Dismissing the first three albums, the bassist went on to say that the addition of Anselmo is what kicked off the true story of the band known as PANTERA.

“The old singer? Shit, it was going nowhere really quick,” Rex said. “He just was not on the same wavelength as the three of us. The dude’s never had a job in his life. I see him shootin’ his mouth off in some of these magazines, and it’s, like, ‘Dude, you were in the band for fuckin’ four years,’ you know what I’m saying? ‘Now you’re wanting claim to fame 35 years later? Sorry, pal, you missed the boat!’ So I don’t want to give any credit where it’s fuckin’ undue, you know? Once we got Philip in the band, it developed into something else, and that was the PANTERA that we know now, and that’s why we never talk about those old records.”

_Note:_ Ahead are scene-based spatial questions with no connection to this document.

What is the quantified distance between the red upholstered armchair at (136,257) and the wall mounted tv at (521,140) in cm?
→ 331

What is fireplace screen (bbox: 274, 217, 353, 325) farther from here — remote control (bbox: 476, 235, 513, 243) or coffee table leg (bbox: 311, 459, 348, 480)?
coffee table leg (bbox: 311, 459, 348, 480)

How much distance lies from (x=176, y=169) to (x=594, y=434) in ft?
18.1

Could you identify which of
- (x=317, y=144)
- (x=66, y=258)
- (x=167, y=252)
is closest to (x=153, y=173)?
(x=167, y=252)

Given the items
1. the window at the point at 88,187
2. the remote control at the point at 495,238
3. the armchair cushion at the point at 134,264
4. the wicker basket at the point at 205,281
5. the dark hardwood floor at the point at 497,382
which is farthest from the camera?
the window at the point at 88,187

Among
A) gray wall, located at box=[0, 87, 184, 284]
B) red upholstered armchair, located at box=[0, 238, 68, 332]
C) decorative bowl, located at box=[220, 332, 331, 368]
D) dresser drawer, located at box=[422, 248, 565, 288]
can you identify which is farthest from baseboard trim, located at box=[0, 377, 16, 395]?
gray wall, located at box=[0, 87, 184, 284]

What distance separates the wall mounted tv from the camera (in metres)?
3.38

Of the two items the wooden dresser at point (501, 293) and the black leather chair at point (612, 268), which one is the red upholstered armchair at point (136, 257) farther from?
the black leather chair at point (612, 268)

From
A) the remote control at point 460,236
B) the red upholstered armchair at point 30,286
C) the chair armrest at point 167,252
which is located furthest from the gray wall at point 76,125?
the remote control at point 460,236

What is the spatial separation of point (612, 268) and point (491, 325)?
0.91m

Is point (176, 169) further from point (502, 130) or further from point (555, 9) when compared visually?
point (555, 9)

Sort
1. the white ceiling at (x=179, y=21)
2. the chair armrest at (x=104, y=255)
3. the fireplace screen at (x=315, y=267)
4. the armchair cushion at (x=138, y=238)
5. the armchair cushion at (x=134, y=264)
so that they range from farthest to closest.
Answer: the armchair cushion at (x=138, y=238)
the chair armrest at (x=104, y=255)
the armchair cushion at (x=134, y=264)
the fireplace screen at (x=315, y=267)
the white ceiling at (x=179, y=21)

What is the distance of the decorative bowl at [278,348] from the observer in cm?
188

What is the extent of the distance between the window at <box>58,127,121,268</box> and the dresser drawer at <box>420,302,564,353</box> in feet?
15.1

Looking back, Brown conceded: “Hey, look, it’s great to go back memory lane and all that kind of stuff, but those are the farthest things that I wake up for in the first of the morning. ‘Oh, remember that one tune ‘Nothing On (But The Radio)’, and the singer?’ No! I mean, I hate fucking songs like that, but it was a growing process, and now, because the things are out, and they’ve been bootlegged a hundred thousand times, people consider it a part of our history. It’s not. Unless Philip’s singing on it, it’s not PANTERA. That’s the way I look at it.”

When asked outright to clarify that he had absolutely no desire to ever see those records reissued, officially, Rex said: “God no, god no! The brothers were against that, and I’m against it, and that’s just it. Period. It ain’t coming out.”